As a consequence, high level review commissions have been forced to say, honestly, that we simply do not know what the impact of various possible gun measures might be.  Comprehensive reviews in 2003 by the CDC and in 2004 by the National Research Council of the National Academies of Sciences had to conclude that the research has not been done, nor even the data assembled to permit such research to be done, to determine what might be effective in curbing gun violence.  And as the CDC report notes in its up front summary:  “insufficient evidence to determine effectiveness should not be interpreted as evidence of ineffectiveness.”  They both called for further work, but I am not aware of a similar commission and review since 2003/2004, which itself is indicative.

It is extremely important to keep in mind that while we do not have adequate analysis which can allow us to say with any certainty what measures might be taken to reduce gun violence, that does not mean that measures to control the availability of firearms will not be effective.  We do, after all, see the lower homicide rates, and especially the far lower homicide rates by firearms, in countries that have controlled access to firearms, such as most of Europe and Japan.  Figures are cited above.  And it is not true that the overall level of crime is especially high in the US.  According to statistics issued by the OECD, the overall crime rate in the US, as well as the rate of criminal assaults and threats, are in the middle of the ranges for the 26 OECD members reviewed.  Where the US stands out is not in criminality, but in homicides resulting from criminality.

The easy availability of guns certainly has something to do with this.

Update:  An observant reader noted that in my original post I had mistakenly referred to Sandy Hook Elementary as Sandy Hill Elementary.  I have corrected that in the above.  My thanks to that reader.

Collected data entries
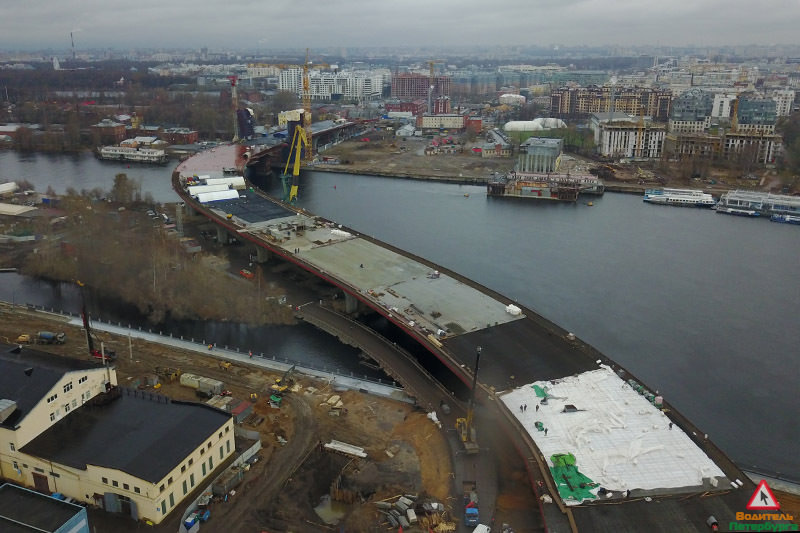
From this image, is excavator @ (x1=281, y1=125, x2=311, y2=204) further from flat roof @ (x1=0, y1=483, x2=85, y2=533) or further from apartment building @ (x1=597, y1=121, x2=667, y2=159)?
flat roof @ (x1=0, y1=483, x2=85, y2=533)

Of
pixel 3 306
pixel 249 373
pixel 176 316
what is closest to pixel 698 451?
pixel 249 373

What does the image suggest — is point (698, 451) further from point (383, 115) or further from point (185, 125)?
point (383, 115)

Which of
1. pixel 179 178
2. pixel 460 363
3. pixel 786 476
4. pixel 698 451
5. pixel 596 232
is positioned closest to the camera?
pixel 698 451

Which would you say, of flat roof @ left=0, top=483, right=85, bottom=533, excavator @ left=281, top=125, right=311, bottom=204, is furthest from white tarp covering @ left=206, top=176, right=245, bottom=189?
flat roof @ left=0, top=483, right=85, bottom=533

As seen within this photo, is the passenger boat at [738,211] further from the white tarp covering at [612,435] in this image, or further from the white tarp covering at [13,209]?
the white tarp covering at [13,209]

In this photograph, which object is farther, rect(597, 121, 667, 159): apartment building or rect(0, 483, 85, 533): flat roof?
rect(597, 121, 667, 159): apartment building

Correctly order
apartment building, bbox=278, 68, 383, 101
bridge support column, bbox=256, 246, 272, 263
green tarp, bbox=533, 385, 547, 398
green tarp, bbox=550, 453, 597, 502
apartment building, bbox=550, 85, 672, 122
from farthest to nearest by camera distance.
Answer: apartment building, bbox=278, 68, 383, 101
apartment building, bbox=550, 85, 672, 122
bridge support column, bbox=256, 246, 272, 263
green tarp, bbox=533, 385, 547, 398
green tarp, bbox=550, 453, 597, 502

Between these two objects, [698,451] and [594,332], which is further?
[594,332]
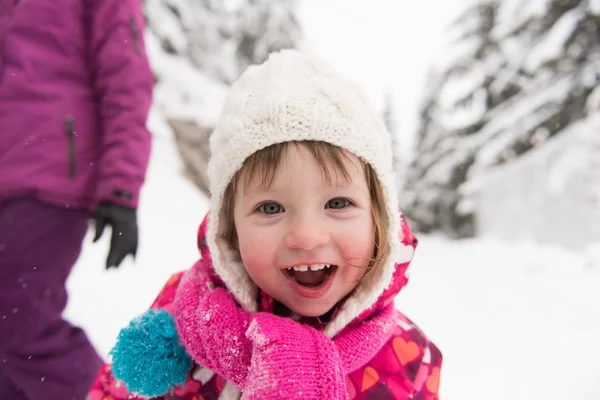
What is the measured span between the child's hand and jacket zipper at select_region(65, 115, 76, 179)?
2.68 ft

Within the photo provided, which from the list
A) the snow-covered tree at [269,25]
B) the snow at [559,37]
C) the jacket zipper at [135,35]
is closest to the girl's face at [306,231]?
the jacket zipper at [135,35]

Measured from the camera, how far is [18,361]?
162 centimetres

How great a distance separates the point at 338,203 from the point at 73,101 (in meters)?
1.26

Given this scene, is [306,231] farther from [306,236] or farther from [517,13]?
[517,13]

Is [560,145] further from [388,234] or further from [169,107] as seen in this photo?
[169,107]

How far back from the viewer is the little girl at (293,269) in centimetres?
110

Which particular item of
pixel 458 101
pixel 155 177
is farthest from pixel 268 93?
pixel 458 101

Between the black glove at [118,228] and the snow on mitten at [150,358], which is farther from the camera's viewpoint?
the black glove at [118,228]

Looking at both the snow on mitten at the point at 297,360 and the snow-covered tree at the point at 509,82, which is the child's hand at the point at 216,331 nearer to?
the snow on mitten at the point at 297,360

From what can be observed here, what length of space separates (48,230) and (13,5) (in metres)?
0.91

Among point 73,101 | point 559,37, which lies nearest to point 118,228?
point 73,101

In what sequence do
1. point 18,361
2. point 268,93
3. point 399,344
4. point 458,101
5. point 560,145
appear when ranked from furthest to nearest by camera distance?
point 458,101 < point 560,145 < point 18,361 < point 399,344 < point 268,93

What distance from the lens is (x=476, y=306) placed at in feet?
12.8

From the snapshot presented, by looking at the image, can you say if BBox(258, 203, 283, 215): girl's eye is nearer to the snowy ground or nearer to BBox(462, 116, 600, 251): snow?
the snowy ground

==

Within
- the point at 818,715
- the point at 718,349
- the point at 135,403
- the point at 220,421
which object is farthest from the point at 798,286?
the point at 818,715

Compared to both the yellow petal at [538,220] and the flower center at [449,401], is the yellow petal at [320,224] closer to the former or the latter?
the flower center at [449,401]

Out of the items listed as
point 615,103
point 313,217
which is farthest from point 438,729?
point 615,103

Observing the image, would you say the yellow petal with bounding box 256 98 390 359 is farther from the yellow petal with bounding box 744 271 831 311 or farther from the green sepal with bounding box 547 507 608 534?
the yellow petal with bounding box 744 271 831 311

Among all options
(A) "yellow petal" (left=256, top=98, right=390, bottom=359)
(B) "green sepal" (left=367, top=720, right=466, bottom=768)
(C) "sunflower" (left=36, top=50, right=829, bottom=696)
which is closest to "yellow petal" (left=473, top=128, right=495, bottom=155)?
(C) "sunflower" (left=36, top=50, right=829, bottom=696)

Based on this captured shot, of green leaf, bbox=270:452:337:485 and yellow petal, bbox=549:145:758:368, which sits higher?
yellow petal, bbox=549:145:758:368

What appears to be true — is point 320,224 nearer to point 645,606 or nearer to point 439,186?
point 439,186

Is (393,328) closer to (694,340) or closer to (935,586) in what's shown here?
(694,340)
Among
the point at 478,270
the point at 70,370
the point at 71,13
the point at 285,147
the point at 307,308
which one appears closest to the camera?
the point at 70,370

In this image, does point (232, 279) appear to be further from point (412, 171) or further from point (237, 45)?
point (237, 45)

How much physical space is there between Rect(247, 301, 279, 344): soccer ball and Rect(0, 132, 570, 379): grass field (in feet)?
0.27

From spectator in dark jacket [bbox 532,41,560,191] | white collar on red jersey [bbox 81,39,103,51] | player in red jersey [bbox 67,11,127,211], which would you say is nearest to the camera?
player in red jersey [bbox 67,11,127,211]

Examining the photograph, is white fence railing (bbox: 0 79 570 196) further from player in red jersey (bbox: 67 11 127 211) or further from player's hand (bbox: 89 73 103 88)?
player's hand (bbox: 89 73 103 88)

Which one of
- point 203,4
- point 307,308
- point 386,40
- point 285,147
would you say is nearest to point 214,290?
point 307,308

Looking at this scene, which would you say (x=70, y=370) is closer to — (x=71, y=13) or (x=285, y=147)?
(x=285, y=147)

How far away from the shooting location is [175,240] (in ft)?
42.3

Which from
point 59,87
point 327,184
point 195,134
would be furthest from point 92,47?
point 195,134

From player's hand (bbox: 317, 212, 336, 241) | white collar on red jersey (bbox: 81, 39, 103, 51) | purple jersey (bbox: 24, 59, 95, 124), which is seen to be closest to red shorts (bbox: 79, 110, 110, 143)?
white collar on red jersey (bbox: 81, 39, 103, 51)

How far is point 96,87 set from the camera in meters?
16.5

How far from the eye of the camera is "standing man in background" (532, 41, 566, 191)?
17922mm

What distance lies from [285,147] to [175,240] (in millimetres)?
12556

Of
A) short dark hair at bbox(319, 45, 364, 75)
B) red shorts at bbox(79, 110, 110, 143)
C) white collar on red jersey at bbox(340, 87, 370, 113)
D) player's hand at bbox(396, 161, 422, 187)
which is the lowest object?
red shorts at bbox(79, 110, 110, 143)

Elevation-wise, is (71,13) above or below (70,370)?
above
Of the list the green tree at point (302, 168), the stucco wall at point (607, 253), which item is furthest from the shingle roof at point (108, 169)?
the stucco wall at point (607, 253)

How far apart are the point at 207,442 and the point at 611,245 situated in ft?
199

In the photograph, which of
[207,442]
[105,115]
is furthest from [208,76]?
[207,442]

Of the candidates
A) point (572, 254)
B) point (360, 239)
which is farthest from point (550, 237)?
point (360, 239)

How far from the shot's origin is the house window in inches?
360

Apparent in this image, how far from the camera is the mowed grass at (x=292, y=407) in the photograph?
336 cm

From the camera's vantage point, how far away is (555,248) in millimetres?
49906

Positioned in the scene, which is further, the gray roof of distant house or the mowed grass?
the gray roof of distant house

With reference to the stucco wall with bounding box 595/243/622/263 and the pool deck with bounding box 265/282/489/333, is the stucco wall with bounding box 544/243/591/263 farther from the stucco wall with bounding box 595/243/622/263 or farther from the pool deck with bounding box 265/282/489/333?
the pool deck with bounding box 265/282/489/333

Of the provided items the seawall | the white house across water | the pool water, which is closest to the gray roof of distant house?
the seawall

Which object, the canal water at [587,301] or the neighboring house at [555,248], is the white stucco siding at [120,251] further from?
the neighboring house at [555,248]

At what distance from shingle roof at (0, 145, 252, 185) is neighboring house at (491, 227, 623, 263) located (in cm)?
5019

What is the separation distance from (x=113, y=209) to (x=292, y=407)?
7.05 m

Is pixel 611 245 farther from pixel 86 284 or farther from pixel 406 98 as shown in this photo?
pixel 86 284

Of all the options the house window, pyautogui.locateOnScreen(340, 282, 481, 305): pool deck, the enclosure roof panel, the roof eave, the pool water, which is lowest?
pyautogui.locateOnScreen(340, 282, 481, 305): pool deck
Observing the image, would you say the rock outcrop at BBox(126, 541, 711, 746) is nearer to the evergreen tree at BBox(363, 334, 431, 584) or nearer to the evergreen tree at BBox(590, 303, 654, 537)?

---

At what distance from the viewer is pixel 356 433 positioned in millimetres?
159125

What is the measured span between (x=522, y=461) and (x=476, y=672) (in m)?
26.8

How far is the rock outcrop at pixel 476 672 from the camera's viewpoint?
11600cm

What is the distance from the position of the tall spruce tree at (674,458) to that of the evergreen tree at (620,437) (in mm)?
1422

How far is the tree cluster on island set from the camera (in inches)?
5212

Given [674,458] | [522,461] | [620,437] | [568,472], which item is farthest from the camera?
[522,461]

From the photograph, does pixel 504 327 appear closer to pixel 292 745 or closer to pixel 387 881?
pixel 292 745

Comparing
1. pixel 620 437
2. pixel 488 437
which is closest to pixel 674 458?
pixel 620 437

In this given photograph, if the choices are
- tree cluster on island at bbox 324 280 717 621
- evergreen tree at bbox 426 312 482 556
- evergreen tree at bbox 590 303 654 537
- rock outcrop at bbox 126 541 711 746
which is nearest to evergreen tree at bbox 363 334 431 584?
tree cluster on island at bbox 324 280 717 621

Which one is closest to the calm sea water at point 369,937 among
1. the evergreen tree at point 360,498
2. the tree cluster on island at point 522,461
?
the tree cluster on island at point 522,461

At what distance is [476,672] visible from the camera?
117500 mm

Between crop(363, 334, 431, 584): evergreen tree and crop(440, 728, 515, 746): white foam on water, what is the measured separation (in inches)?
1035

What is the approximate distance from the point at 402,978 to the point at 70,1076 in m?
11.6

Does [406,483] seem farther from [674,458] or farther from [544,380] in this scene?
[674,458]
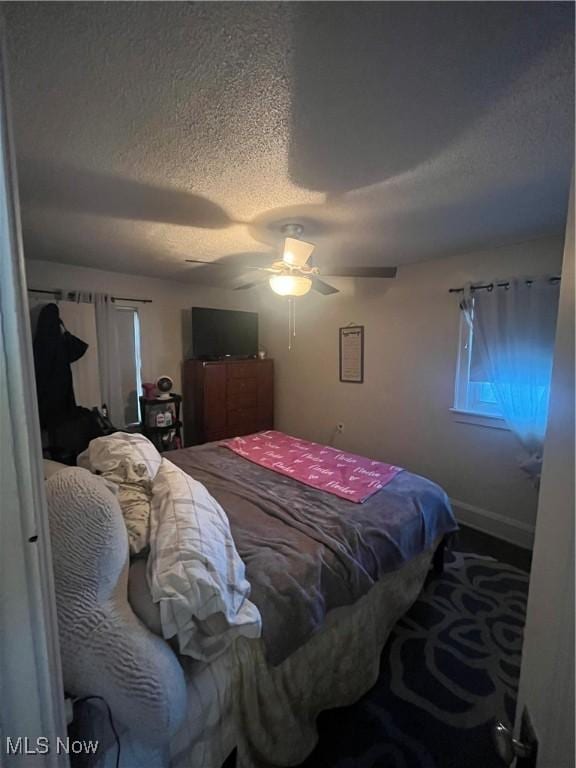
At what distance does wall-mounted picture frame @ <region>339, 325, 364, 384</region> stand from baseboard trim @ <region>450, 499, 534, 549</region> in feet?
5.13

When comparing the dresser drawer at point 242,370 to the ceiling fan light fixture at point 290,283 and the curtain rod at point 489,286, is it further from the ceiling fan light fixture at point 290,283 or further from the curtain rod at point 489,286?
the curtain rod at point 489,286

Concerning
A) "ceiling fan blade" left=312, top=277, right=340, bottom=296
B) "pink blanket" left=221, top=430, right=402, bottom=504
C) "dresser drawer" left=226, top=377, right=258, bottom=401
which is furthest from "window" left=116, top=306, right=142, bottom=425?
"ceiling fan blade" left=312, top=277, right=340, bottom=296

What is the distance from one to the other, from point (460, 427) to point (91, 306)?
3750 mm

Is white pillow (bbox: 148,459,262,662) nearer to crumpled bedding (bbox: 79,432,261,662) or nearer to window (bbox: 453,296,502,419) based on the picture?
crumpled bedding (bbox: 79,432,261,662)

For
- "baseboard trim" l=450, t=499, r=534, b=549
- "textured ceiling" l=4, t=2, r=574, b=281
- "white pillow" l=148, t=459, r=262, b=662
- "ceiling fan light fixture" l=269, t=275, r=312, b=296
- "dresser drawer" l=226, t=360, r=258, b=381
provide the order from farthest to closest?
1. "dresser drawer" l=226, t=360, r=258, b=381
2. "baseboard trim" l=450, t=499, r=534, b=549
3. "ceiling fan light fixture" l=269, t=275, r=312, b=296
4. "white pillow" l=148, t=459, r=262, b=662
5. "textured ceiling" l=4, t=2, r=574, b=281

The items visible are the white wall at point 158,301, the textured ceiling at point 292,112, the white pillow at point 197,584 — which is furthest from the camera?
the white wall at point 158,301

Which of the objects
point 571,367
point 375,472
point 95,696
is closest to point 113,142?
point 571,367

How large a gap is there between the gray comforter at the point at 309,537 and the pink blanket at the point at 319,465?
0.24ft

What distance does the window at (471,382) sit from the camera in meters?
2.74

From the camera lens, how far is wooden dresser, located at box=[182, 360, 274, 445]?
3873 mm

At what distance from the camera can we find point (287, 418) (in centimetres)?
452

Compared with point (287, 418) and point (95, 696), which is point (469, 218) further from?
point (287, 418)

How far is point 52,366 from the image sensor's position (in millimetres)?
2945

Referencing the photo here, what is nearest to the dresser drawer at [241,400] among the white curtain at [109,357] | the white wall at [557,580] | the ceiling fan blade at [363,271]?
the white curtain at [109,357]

PROBLEMS TO WORK ON
1) According to the gun violence passage, how many OECD members were reviewed in the crime statistics it cites?
2) From the rows, take the lines starting with the line containing "Of all the options" and going on through the line containing "Observing the image, would you say the rock", both included, and format them as a JSON list of strings with one string per line and blank lines left out.

RESULTS OF THE TASKS
1) 26

2)
[
  "Of all the options the house window, pyautogui.locateOnScreen(340, 282, 481, 305): pool deck, the enclosure roof panel, the roof eave, the pool water, which is lowest?",
  "pyautogui.locateOnScreen(340, 282, 481, 305): pool deck",
  "Observing the image, would you say the rock outcrop at BBox(126, 541, 711, 746) is nearer to the evergreen tree at BBox(363, 334, 431, 584) or nearer to the evergreen tree at BBox(590, 303, 654, 537)?"
]